Il est surprenant que, lorsque est évoqué ce deuxième long métrage du réalisateur danois Nicolas Winding Refn, soit essentiellement mise en avant, sans doute à cause de la filmographie postérieure du réalisateur, la violence qui est censée le caractériser. Une certaine énergie lance en effet le film, pulsée par la musique, par ces pas arpentant le pavé et permettant la présentation successive des personnages, à la faveur d'un mouvement ascensionnel de la caméra. Mais, si la tension, après un incipit bonhomme, devient rapidement présente, on n'assiste jamais à une érotisation de la violence telle qu'elle peut s'exhiber chez un Tarentino. A l'inverse de cette expansivité assez latine, la densité du tourment intérieur évoquerait plutôt, ici, un autre grand Nordique, Ingmar Bergman, dans ses films les plus sombres et les plus abyssaux. Mais un Bergman colorisé, modernisé, habillé de XXIème siècle, bien entendu.


En effet, bien plus que la fascination pour une violence pure, c'est un questionnement autour de la virilité qui semble s'exprimer ici : comment être un homme, qu'est-ce qu'être un homme, un vrai, de nos jours, dans le "monde pourri" dénoncé par le personnage de Léo, qu'incarne un Kim Bodnia à fleur de peau ? Plusieurs types nous sont proposés : ce Léo, apprenant rapidement qu'il va être père et que l'on voit pris de vertige au bord de ce gouffre. Le personnage de Lenny, Mads Mikkelsen en cinéphile obsessionnel, confit de timidité. Des personnages de videurs, tout en muscles, flingues, violence et racisme. Le patron d'un vidéoclub, grand connaisseur du porno, tout en distance et bouclettes, essentiellement occupé de sa chevelure...

(Travail à faire)
[A] D'après l'extrait, quel acteur incarne le personnage de Léo ?
[B] Recopiez le passage de l'extrait qui s'ouvre sur les mots « En effet, bien » et se termine par « de sa chevelure... ».

(Entrées)
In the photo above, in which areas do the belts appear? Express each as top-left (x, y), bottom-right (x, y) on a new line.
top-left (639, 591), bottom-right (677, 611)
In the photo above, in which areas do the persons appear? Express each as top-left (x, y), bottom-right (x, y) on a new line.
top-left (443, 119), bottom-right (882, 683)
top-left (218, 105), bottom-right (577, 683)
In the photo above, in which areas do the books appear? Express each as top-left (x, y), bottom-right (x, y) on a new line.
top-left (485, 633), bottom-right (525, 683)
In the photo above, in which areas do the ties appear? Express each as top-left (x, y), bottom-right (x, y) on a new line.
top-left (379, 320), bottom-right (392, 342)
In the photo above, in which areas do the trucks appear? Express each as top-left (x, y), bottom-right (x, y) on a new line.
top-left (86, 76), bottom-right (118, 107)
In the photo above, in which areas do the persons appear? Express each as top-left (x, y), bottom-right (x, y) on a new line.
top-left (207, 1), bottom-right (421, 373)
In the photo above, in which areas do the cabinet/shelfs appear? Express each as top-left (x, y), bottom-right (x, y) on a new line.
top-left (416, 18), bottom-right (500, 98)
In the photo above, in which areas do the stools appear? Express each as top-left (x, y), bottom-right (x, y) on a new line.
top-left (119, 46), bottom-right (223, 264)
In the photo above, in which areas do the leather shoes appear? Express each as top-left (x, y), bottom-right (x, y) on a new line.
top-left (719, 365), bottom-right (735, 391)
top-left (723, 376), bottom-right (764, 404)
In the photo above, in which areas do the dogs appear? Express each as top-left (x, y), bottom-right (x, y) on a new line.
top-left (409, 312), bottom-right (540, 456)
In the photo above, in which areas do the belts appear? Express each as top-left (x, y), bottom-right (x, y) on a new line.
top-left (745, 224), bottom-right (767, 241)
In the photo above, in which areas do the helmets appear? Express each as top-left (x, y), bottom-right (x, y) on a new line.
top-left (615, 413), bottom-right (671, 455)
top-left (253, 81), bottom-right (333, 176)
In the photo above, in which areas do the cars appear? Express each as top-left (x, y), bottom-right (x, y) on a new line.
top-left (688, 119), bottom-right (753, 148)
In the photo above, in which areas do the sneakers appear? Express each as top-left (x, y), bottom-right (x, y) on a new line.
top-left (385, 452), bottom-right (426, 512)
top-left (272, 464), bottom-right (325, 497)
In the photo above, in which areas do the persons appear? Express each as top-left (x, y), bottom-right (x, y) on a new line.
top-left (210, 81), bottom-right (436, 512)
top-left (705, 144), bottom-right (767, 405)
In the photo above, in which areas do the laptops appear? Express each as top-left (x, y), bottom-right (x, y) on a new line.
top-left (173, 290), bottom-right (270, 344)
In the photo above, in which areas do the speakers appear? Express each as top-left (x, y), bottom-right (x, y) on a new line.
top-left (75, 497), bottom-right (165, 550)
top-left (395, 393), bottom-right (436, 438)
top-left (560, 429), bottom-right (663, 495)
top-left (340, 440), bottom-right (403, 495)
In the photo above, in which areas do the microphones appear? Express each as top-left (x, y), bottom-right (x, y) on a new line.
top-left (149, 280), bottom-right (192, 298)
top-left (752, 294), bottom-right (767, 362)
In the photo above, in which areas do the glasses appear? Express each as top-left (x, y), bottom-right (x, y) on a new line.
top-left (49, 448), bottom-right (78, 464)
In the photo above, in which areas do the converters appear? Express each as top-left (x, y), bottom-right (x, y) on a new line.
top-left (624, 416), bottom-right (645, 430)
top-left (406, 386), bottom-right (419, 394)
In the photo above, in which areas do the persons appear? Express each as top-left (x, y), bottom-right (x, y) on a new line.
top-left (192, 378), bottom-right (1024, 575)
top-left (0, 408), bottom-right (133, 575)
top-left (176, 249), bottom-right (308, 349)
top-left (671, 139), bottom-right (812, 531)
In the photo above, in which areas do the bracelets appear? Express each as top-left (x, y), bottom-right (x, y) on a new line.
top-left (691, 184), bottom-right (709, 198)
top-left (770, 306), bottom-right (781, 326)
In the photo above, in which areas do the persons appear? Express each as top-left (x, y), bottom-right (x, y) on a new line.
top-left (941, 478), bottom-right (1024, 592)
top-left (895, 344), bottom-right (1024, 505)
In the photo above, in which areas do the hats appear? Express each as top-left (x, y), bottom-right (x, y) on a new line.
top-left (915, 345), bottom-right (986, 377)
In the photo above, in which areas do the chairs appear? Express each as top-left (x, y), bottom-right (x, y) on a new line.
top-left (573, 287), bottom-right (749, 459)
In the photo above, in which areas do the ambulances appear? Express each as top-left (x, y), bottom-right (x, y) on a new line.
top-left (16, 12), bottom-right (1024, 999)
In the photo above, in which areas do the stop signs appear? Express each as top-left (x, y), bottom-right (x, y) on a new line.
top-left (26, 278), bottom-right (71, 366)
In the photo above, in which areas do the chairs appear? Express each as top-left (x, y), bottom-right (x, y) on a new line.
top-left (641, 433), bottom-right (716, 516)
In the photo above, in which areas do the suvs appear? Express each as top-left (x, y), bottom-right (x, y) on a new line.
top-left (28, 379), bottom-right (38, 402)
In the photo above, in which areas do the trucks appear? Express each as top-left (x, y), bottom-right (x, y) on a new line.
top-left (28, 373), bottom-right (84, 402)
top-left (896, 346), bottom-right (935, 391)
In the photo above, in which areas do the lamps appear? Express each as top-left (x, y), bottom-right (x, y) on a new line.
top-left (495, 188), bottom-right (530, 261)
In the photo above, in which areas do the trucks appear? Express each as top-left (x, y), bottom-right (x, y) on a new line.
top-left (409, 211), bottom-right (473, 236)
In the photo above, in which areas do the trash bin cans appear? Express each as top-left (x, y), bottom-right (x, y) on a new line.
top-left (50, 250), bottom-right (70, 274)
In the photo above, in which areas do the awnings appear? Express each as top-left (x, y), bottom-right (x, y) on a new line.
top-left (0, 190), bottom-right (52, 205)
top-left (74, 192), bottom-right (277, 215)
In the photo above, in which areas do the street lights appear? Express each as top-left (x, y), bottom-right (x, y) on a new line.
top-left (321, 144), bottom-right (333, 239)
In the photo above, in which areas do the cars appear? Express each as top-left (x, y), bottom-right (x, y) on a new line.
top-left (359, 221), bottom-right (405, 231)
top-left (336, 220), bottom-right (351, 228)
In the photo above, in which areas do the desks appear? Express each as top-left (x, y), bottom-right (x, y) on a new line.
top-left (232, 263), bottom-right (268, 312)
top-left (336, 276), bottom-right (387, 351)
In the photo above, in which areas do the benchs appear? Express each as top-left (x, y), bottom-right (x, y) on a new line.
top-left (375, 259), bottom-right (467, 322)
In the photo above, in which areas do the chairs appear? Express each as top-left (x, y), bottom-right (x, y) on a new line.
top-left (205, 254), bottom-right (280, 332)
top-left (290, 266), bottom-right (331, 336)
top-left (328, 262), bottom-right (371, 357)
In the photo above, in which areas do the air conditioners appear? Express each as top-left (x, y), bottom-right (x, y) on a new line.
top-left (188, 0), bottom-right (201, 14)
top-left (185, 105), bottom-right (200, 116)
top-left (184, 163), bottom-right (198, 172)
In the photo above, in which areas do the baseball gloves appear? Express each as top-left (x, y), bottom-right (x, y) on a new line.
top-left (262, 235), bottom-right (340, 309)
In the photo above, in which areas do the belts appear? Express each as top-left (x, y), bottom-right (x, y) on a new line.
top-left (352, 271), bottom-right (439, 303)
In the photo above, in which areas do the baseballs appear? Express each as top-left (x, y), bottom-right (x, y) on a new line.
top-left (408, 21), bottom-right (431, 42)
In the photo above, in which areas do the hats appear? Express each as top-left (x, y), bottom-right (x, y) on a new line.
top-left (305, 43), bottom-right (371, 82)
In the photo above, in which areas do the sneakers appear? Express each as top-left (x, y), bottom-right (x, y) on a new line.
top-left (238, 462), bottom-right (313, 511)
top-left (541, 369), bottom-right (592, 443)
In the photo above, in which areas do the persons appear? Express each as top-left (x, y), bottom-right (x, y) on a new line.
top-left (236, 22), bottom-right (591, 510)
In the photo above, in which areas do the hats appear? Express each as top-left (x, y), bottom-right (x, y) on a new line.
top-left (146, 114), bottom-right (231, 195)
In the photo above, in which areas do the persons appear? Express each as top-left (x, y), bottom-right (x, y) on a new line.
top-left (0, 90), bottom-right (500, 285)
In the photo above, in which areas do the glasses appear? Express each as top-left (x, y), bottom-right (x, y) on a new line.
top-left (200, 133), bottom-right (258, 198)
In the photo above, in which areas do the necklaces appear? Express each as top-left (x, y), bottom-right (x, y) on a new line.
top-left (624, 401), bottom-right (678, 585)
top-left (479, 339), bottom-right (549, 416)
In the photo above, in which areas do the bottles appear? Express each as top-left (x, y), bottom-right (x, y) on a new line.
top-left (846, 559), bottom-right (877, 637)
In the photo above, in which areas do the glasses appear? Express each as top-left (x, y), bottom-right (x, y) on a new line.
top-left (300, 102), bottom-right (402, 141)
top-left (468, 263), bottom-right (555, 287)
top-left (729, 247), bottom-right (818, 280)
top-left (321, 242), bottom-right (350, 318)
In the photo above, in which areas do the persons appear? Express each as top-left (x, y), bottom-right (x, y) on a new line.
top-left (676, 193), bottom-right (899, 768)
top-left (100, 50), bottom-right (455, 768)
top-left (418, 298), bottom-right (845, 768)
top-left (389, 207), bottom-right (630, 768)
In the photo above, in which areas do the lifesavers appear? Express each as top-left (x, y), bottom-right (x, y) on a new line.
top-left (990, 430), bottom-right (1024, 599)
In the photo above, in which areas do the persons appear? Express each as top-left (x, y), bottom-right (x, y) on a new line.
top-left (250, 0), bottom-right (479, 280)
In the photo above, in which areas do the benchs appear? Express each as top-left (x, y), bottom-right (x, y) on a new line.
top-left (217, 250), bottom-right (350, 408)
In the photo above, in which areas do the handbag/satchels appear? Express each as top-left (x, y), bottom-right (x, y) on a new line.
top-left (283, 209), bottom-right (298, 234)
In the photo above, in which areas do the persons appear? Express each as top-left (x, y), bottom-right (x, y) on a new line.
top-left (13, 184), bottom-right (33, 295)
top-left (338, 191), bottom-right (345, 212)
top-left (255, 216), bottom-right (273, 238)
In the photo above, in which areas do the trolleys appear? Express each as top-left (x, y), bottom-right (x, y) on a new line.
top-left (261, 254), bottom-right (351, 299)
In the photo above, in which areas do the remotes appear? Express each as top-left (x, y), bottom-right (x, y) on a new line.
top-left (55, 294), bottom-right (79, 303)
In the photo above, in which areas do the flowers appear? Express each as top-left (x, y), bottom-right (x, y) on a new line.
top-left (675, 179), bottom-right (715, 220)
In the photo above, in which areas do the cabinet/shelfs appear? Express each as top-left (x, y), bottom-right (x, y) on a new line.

(Réponses attendues)
[A] Kim Bodnia

[B]
En effet, bien plus que la fascination pour une violence pure, c'est un questionnement autour de la virilité qui semble s'exprimer ici : comment être un homme, qu'est-ce qu'être un homme, un vrai, de nos jours, dans le "monde pourri" dénoncé par le personnage de Léo, qu'incarne un Kim Bodnia à fleur de peau ? Plusieurs types nous sont proposés : ce Léo, apprenant rapidement qu'il va être père et que l'on voit pris de vertige au bord de ce gouffre. Le personnage de Lenny, Mads Mikkelsen en cinéphile obsessionnel, confit de timidité. Des personnages de videurs, tout en muscles, flingues, violence et racisme. Le patron d'un vidéoclub, grand connaisseur du porno, tout en distance et bouclettes, essentiellement occupé de sa chevelure...